Stilgoe works with a group formulating principles for responsible use of AI, but he recognizes that these questions go beyond that field: “what are the responsibilities of scientists, particularly those working outside companies?” he asks. Big Science (the academic deans, lobbyists and journal editors) should step up and take the Weizenbaum Test whenever making decisions about what projects on which to spend taxpayers’ hard-earned dollars. After a worrisome decline in public trust of science, this can help them reconnect with the voters.

The link under “scientism” in the quote above goes to a 2012 essay by Philip Kitcher in The New Republic, The Trouble with Scientism.” Though an evolutionist, Kitcher has some pretty harsh things to say about those who demean the arts and humanities in favor of science as the only or best source of knowledge. Neurosurgeon Michael Egnor liked Kitcher’s “brilliant essay” (Evolution News). It bears reading, even if we cannot endorse everything Kitcher says. Here’s a key quote: “From the nineteenth-century ventures in mechanistic psychology to contemporary attempts to introduce evolutionary concepts into the social sciences, ‘scientism’ has been criticized for its ‘mutilation’ … of the phenomena to be explained.” In the quote below, Kitcher agrees that science is not value-free:

Many scientists and commentators on science have been led to view the sciences as a value-free zone, and it is easy to understand why. When the researcher enters the lab, many features of the social world seem to have been left behind. The day’s work goes on without the need for confronting large questions about how human lives can or should go. Research is insulated because the lab is a purpose-built place, within which the rules of operation are relatively clear and well-known. Yet on a broader view, which explores the purposes and their origins, it becomes clear that judgments of the significance of particular questions profoundly affect the work done and the environments in which it is done. Behind the complex and often strikingly successful practices of contemporary science stands a history of selecting specific aspects of the world for investigation. Bits of nature do not shout out “Examine me!” Throughout history, instead, innovative scientists have built a number of lampposts under which their successors can look. It is always worth considering whether the questions that now seem most significant demand looking elsewhere for new sources of illumination.
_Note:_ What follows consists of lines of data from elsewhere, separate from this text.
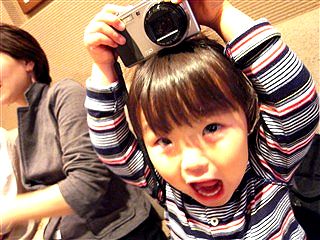 固いこと抜きで。_c0116714_817124.jpg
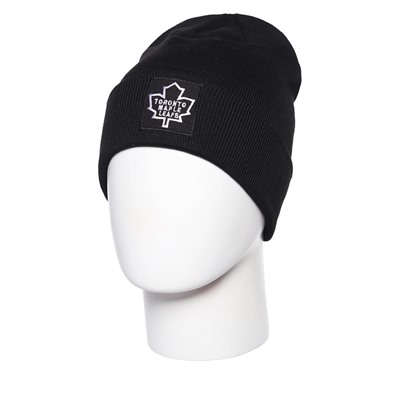 Шапка Юсонце Toronto 6-кл.ЧЛ с отв.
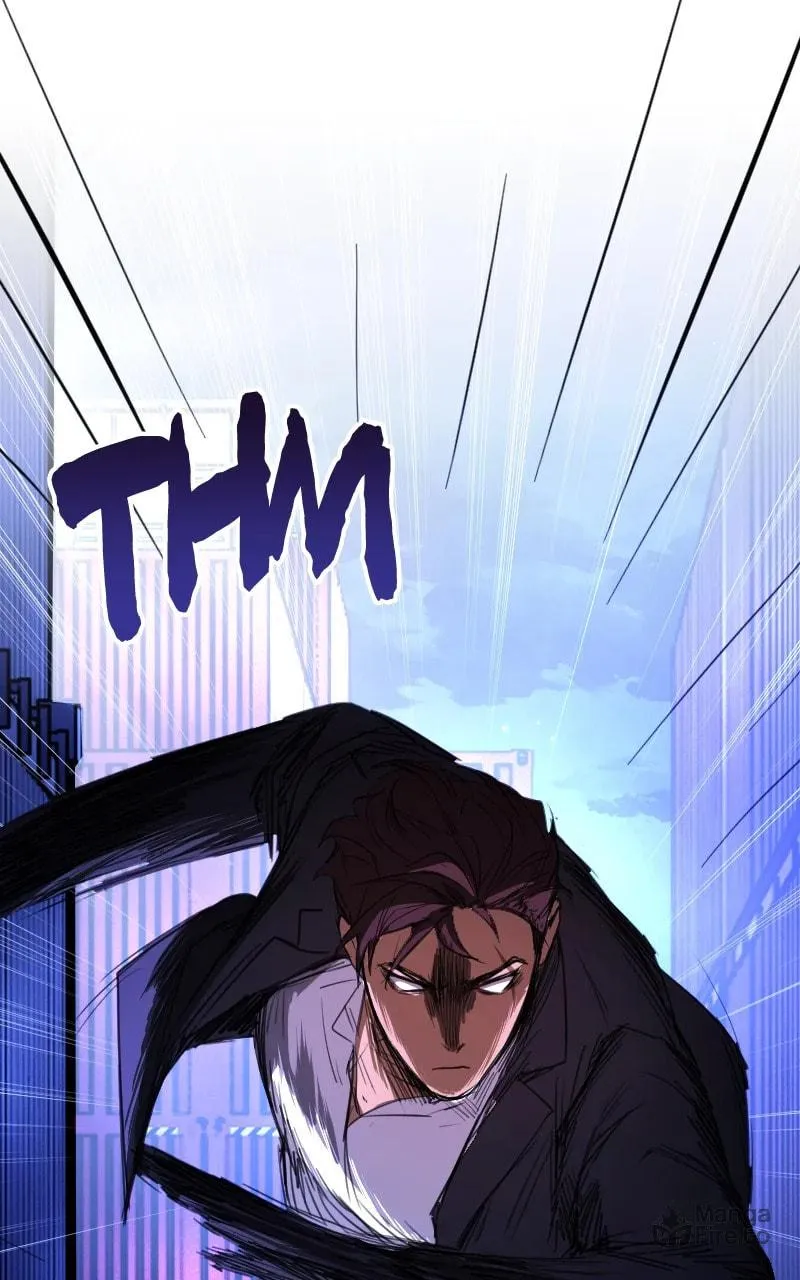 Read Accidental Assassin chapter 10 image 64 on Lezhin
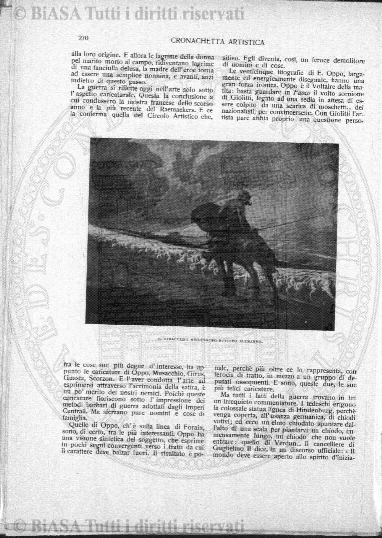 v. 7, n. 25 (1842-1843) - Pagina: 197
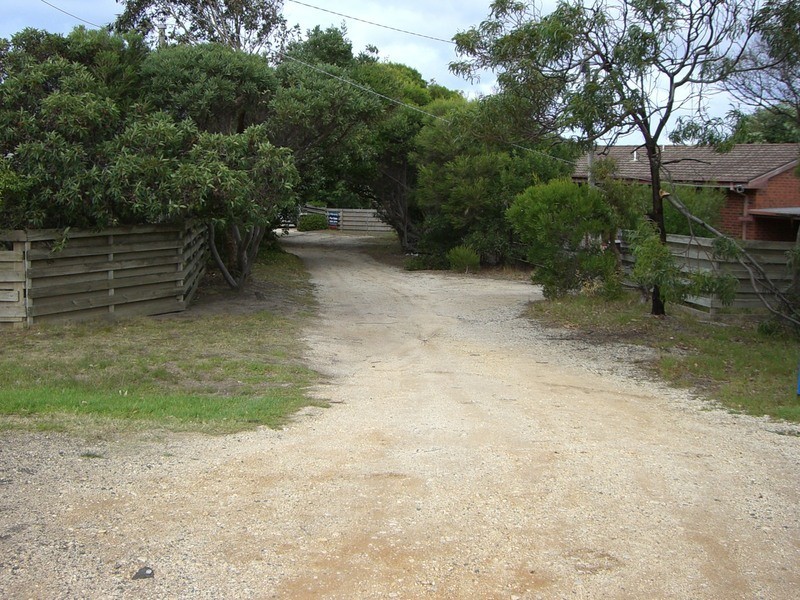 248 Great Ocean Road, Anglesea VIC 3230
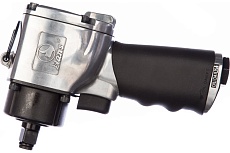 Ударный пневматический гайковерт Hans 1/2&quot; 84117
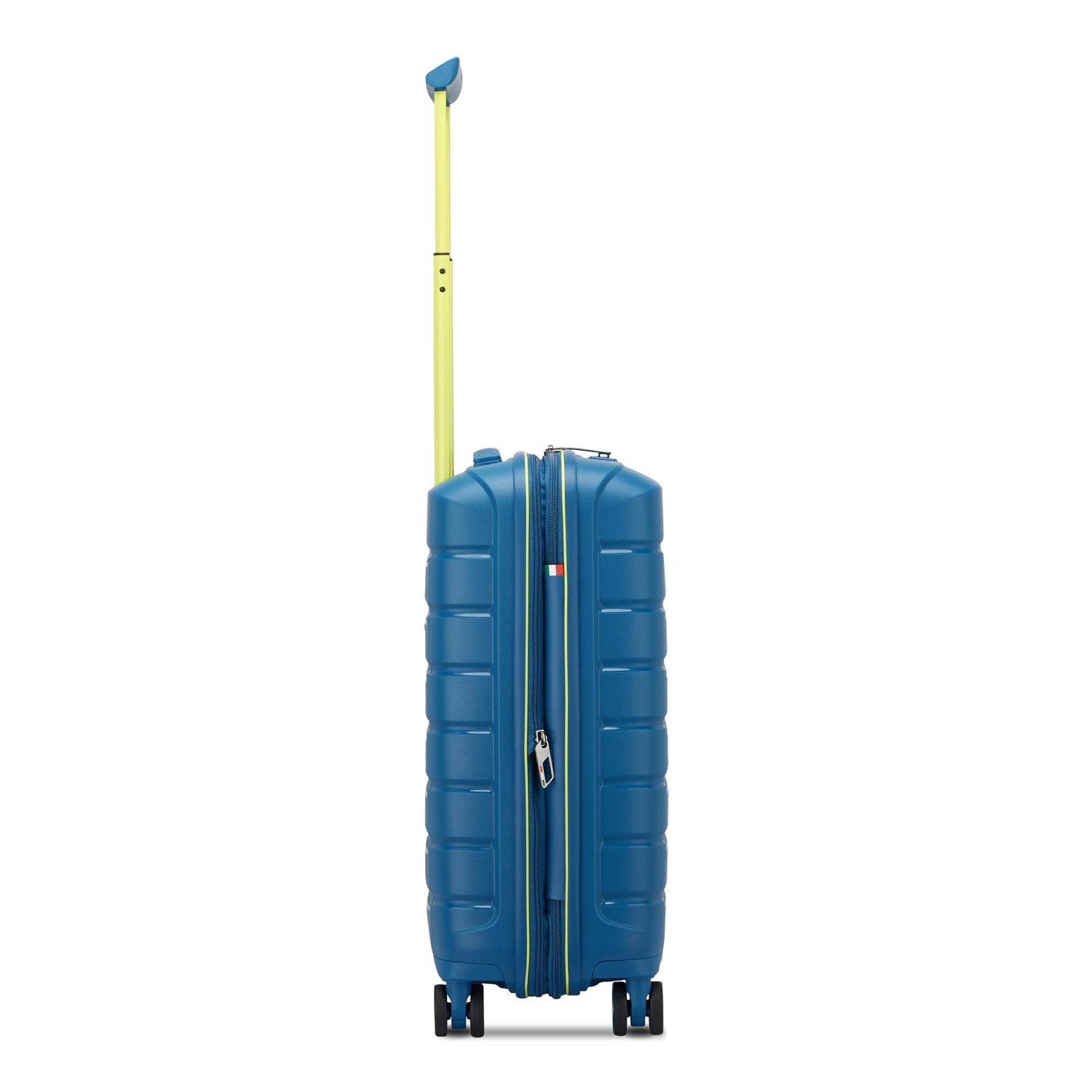 RONCATO MALETA DE CABINA EXTENSIBLE B-FLYING MOVE 55CM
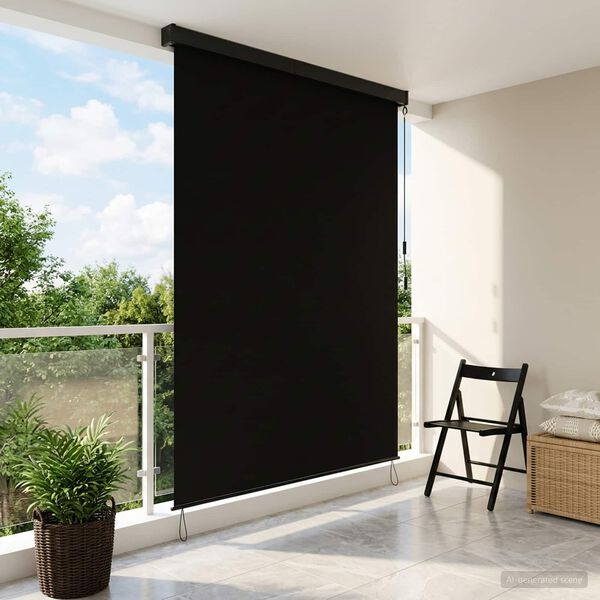 Viser produktbillede 2 af 9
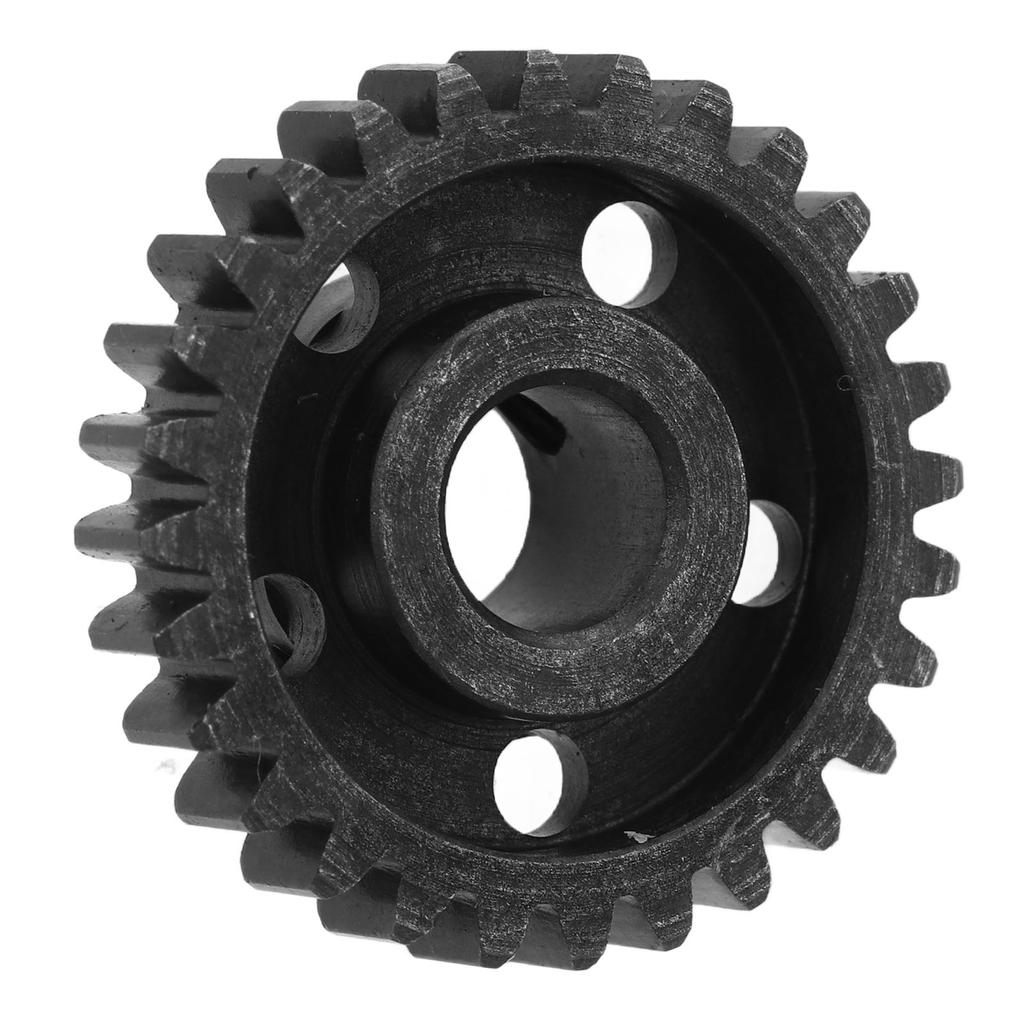 Drone Foldable Landing Gear Quick Disassembly Extension Leg Props Drone Height Extender for Mini 3 Pro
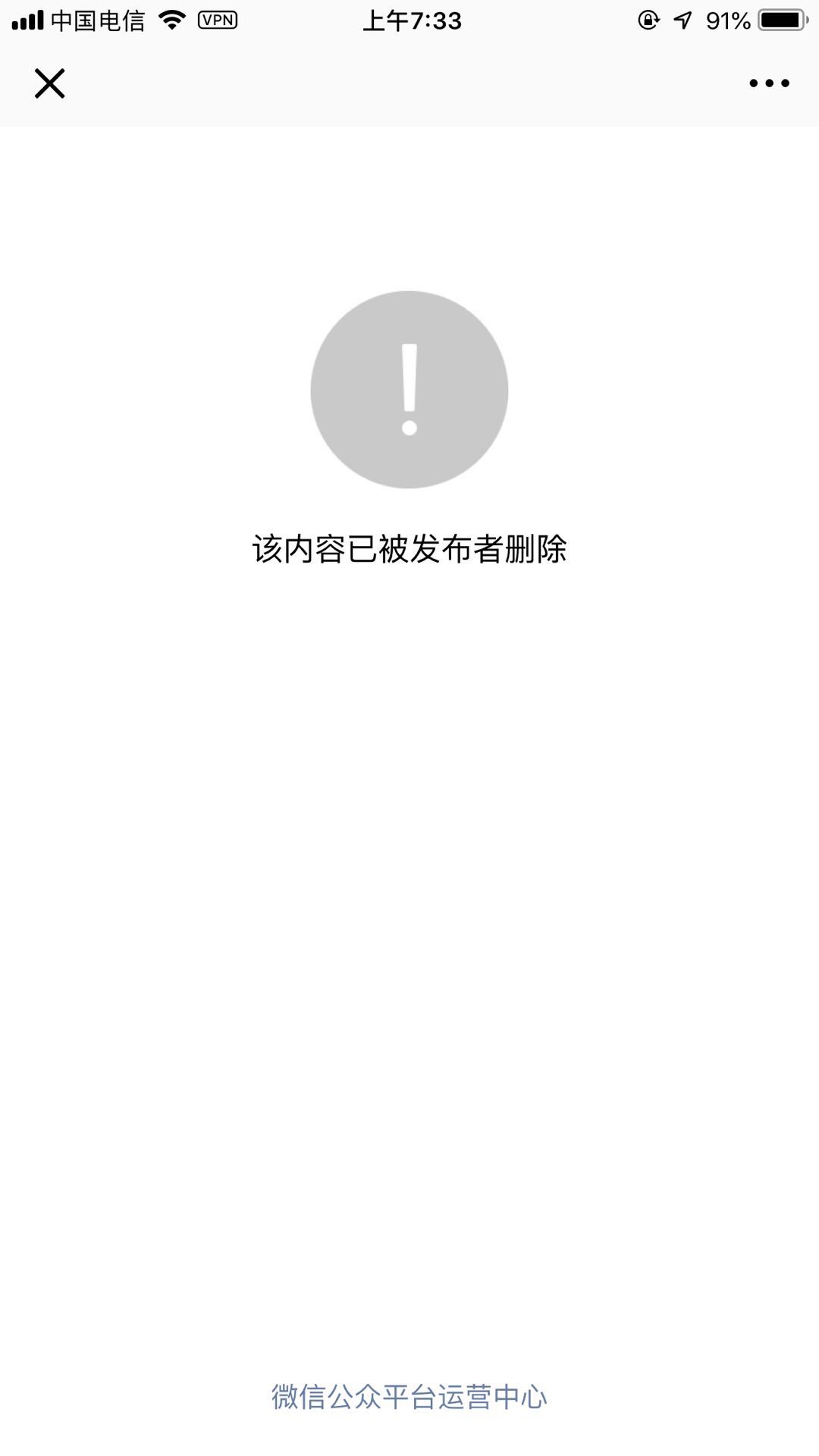 AB13B41C-9D0F-4907-8827-832EFF0BF694.jpeg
We are finite beings, and so our investigations have to be selective, and the broadest frameworks of today’s science reflect the selections of the past. What we discover depends on the questions taken to be significant, and the selection of those questions, as well as the decision of which factors to set aside in seeking answers to them, presupposes judgments about what is valuable. Those are not only, or mainly, scientific judgments. In their turn, new discoveries modify the landscape in which further investigations will take place, and because what we learn affects how evidence is assessed, discovery shapes the evolution of our standards of evidence. Judgments of value thus pervade the environment in which scientific work is done. If they are made, as they should be, in light of the broadest and deepest reflections on human life and its possibilities, then good science depends on contributions from the humanities and the arts. Perhaps there is even a place for philosophy.

Briefly put, natural science is “too important to be left to scientists.” Citizens through their duly elected officials must hold the reins, and the scientist in the lab should be thinking, “What would the taxpayers think of the way I spend my time?”